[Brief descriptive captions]
^^^^^^^^
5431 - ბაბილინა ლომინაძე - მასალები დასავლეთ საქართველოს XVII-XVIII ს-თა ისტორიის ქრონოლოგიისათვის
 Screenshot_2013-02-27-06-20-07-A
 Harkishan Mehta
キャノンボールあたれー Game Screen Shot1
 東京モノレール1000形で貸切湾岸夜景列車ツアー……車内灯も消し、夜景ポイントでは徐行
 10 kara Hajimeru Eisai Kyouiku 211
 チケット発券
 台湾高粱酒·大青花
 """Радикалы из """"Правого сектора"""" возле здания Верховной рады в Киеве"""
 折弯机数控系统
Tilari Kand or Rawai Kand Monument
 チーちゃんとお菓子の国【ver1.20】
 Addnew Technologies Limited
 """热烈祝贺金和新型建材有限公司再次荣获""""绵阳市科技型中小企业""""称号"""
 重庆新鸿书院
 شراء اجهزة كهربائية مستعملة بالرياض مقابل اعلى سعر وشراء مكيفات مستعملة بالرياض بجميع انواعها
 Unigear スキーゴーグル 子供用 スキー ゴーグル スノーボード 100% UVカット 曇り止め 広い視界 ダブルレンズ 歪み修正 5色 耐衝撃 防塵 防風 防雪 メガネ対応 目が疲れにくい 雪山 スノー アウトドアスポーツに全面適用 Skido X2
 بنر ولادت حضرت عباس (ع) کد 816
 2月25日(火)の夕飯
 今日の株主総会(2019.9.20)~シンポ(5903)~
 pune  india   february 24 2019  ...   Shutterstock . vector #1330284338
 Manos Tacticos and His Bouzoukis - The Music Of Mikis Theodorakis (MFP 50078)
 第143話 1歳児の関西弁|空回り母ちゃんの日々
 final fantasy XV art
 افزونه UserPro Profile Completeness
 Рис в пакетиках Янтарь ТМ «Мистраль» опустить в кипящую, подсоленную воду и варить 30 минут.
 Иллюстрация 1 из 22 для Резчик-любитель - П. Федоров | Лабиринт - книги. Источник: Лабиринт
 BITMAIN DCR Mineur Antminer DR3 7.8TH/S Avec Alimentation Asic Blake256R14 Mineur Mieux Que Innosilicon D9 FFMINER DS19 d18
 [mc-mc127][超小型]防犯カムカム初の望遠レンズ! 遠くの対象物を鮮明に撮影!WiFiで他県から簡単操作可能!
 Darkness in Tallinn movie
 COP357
^^^^^^^^
■ Assignment: Include both ends. Return the line holding "BITMAIN DCR Mineur" and all lines after it in the records above, exactly as written.

■ Solution to this task:
 BITMAIN DCR Mineur Antminer DR3 7.8TH/S Avec Alimentation Asic Blake256R14 Mineur Mieux Que Innosilicon D9 FFMINER DS19 d18
 [mc-mc127][超小型]防犯カムカム初の望遠レンズ! 遠くの対象物を鮮明に撮影!WiFiで他県から簡単操作可能!
 Darkness in Tallinn movie
 COP357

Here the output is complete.